Интересно, что Нострадамус явно колебался, ехать ли ему в Париж, но в итоге решился. Путь его лежал через Лион и Авиньон. В Лионе Нострадамус гостил у Гийома де Гваданя, сенешаля города, которому он впоследствии посвятил свой альманах на 1558 год. Местный торговец Жан Геро записал в своих «Хрониках»: «В то же время через этот город (Лион. – А. П.) проезжал астролог по имени Мишель де Нотрдам из Салона-де-Кро в Провансе, человек очень сведущий в хиромантии, математике и астрологии, который говорил великие вещи другим как об их прошлом, так и о будущем; рассказывали, что он чуть ли не угадывает мысли. Он направлялся ко двору короля, куда был вызван, и очень боялся, что ему там устроят плохой прием; сам он говорил, что ему до 25 августа угрожает большая опасность быть обезглавленным». [68]
68
La chronique lyonnaise de Jean Gueraud. 1536–1562. P. 85.

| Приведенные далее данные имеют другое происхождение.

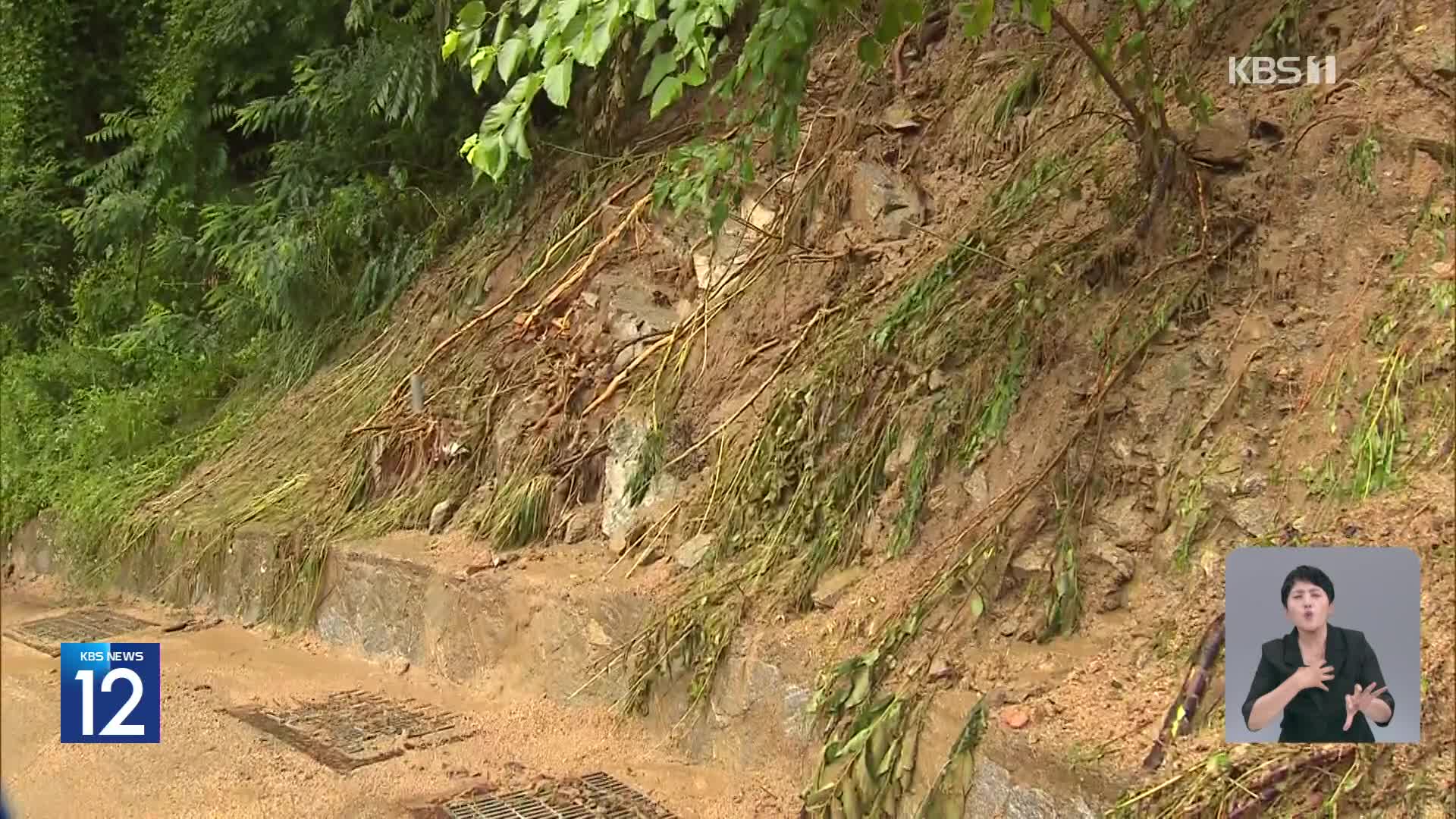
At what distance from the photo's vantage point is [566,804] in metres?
2.70

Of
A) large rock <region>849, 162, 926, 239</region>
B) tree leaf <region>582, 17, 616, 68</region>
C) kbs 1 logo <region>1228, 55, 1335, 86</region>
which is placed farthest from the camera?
large rock <region>849, 162, 926, 239</region>

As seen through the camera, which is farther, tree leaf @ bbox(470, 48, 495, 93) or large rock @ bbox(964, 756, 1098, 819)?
large rock @ bbox(964, 756, 1098, 819)

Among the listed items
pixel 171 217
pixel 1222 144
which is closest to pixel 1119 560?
pixel 1222 144

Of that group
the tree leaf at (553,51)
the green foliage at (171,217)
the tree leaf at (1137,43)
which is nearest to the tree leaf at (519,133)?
the tree leaf at (553,51)

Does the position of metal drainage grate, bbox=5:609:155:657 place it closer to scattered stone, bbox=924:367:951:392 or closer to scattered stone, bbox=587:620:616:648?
scattered stone, bbox=587:620:616:648

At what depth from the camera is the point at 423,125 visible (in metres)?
5.14

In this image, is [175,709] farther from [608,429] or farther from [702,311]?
Answer: [702,311]

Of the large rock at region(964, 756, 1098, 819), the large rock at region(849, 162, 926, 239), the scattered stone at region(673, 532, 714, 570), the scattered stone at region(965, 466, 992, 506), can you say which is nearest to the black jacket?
the large rock at region(964, 756, 1098, 819)

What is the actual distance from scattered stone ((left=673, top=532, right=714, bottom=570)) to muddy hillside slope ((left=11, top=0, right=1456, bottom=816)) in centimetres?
2

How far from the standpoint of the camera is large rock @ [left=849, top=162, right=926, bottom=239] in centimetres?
364

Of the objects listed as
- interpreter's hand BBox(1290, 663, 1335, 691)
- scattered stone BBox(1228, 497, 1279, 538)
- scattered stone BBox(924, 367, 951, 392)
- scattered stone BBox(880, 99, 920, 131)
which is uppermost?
scattered stone BBox(880, 99, 920, 131)

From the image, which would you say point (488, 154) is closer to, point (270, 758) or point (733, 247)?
point (270, 758)

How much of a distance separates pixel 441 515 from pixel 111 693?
2.06 metres

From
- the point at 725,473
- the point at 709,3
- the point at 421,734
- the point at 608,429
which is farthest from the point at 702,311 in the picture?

К счастью, у нас есть письмо самого Мишеля Нострадамуса, где он подробно описывает свое пребывание в Париже. Письмо написано в 1561 году, однако речь в нем идет именно о событиях 1555 года. Нострадамус сильно поиздержался в пути и, оказавшись в Париже, был вынужден занять денег у Жана Мореля, дворянина из Эмбрена в Дофине, сеньора дю Плесси и де Криньи, чье имя хорошо известно историкам французского Возрождения. В доме Мореля в Париже собирался литературный кружок, который посещали Ронсар, дю Белле, Дора, Жодель (будущие создатели «Плеяды»), Медлен де Сен-Желе и другие известные интеллектуалы. Судя по письму, это был не столько заем, сколько плата за протекцию – в обмен на деньги Нострадамус взялся рекомендовать Мореля королеве. Морель не потребовал отдачи долга, но и рекомендацией оказался недоволен, в связи с чем Нострадамус стремится, что называется, внести ясность в их отношения. Приведем это письмо полностью:
«Господин мой, в эту субботу, 29 ноября 1561 года, я получил Ваши письма, посланные из Парижа 12 октября этого года. Мне показалось, что Ваши послания полны желчи, враждебности и негодования, которые Вы испытываете ко мне по неизвестной мне причине. Вы жалуетесь, что, когда я был в Париже и отправился засвидетельствовать почтение Ее Величеству Королеве, Вы предоставили мне два нобиля с изображением розы и два экю, что верно, честно и истинно. Вместе с тем Вы заявляете – что было правдой и правдой останется, – что ни я не знал Вас, ни Вы меня, кроме как понаслышке.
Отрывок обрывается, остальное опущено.